The following is a guest post by Rena Conti and Joshua Sharfstein. Rena M. Conti is a health economist and the Associate Research Director of Biopharma & Public Policy for the Boston University Institute for Health System Innovation & Policy. She is also an Associate Professor at the Boston University Questrom School of Business. (Email: rconti@bu.edu; Twitter: @contirena1 @BU_ihsip @bu_hsm.) Joshua M. Sharfstein, MD, is Vice Dean for Public Health Practice and Community Engagement at Johns Hopkins Bloomberg School of Public Health. He also holds a faculty appointment in the Department of Health Policy and Management. Previously, he served as the Secretary of the Maryland Department of Health and Mental Hygiene, the Principal Deputy Commissioner of the U.S. Food and Drug Administration, as Commissioner of Health for Baltimore City, and as health policy advisor for Congressman Henry A. Waxman. (Email: joshua.sharfstein@jhu.edu; Twitter: @drJoshS)
As Americans learn to protect themselves from respiratory infection by coughing into their sleeves and washing their hands well, the federal government and the private sector are investing heavily in the development of safe and effective vaccines and medications targeting the novel coronavirus.
It is not too early to ask the question of how best to make available and fund these products.
One approach is to let the health care system determine price and access. In 2019, new medicines were commonly priced at about $20,000 per course of treatment, with some priced higher. New vaccines are commonly priced at about $200 per course of treatment. While insurers pay the majority of these costs, increasingly Americans are being asked to pay some or even all of the costs out-of-pocket through co-pays. As a consequence, patient access and adherence to treatment suffers.
There are four problems with letting the market determine who gets vaccinated and treated for coronavirus in the midst of an epidemic. First, with no alternatives and many patients desperate for care, we could place our hope in pharmaceutical companies pricing their products responsibly. Yet, there are no tools in place to tame their pricing power available immediately if needed. Second, even with insurance, the out of pocket cost to access these products may be unaffordable for millions of Americans, not to mention for billions of low-income people around the world. Third, limited access will mean that the virus will keep spreading, inhibiting economic and social recovery at home and abroad. Fourth, and most importantly, it’s not ethical or equitable to determine life and death based on ability to pay.
Fortunately, there are smarter ways to proceed. The goals should be expediting access for all who need these products at a reasonable cost.
There are two alternative paths to consider.
One approach is for government to purchase products when they become available for those without health insurance. This is the approach taken for childhood vaccines. However, this would not address access or affordability for those who have some ability to pay in the US and would not address global need for care.
To address this challenge, a related approach is to purchase products when they become available intended for all domestic and global payers. The awarding of ‘prizes’ for the development of new vaccines or therapeutics falls under this approach (see this recent TIE post).

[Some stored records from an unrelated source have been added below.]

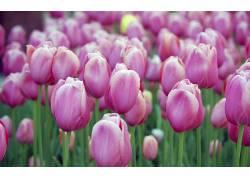 郁金香,花卉,壁纸,粉色的花朵146431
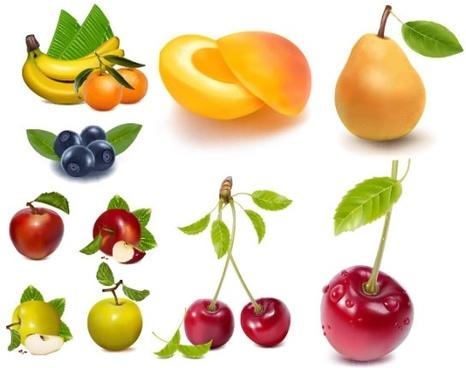 ai drawing lifelike fruits vector
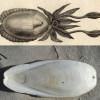 Exponatul lunii februarie la Colecţia de Istorie a Farmaciei: Os de sepia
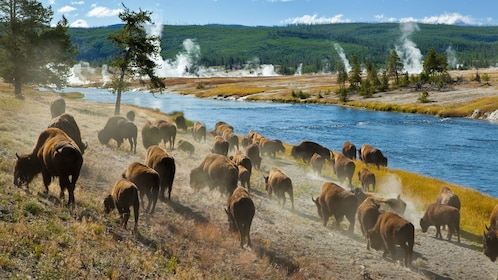 Herd of animals at Yellowstone National Park
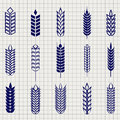 Grain ears collection on notebook page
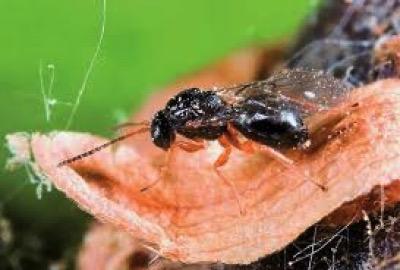 Εντοπίστηκε στην Αρκαδία το καταστροφικό έντομο «σφήκα της καστανιάς» – Απαιτείται εγρήγορση των παραγωγών (ph)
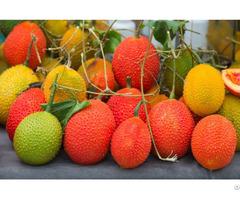 Vietnam Gac Fruit Oil Momordica Pulp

However, a limitation of this approach is that pharmaceutical companies may be reluctant to develop products if they know they will not get paid for their costs if and when the crises subsides. This approach may also not foster innovation in how best to meet the unmet need by awarding the first product to market, not necessarily the best. Both result in delays to getting effective products to the people most in need.
A second approach is an advanced market commitment. Under an advance market commitment, the US government and other payers commit to a minimum price to be paid per person up to a certain number of individuals immunized or treated. The price would be set to cover at a minimum the product’s development and manufacturing costs. For additional purchases, the price would eventually drop to close to their incremental manufacturing costs.
Advanced market commitments can set safety and quality standards for a product to meet. If no suitable product were developed, no payments would be made. However, if a company was successful in making the product and the immediate need for the product subsides they would still be rewarded. With an advanced market commitment, subsequent improvements in the product or additional products to aid the effectiveness of the first can also rewarded by splitting the commitment or adding additional payments.
We believe pursuing a coronavirus advanced market commitment is the most fruitful approach to addressing the current crisis and would set an important precedent for the development of therapeutics to address other unmet medical needs.
To start, policymakers should convene discussions with physicians, public health experts, payers and regulatory agency directors to structure the terms of the advance market commitment under current statutory authority. To help identify best practices, policymakers should include the voices of experts who have already successfully pursued advanced market commitments to prevent or mitigate disease, including the Global Fund for HIV/AIDs and the Gates Foundation. Lastly, innovators engaged in a broad array of approaches to prevent and treat infectious disease and its consequences should be engaged in this process. A coronavirus advanced market commitment should ensure the products targeted are broad enough to address global unmet need, including vaccines, antiviral and antibacterial therapeutics, other products to support the immune function of persons affected and diagnostics to support the effective use of products to prevent and treat infection.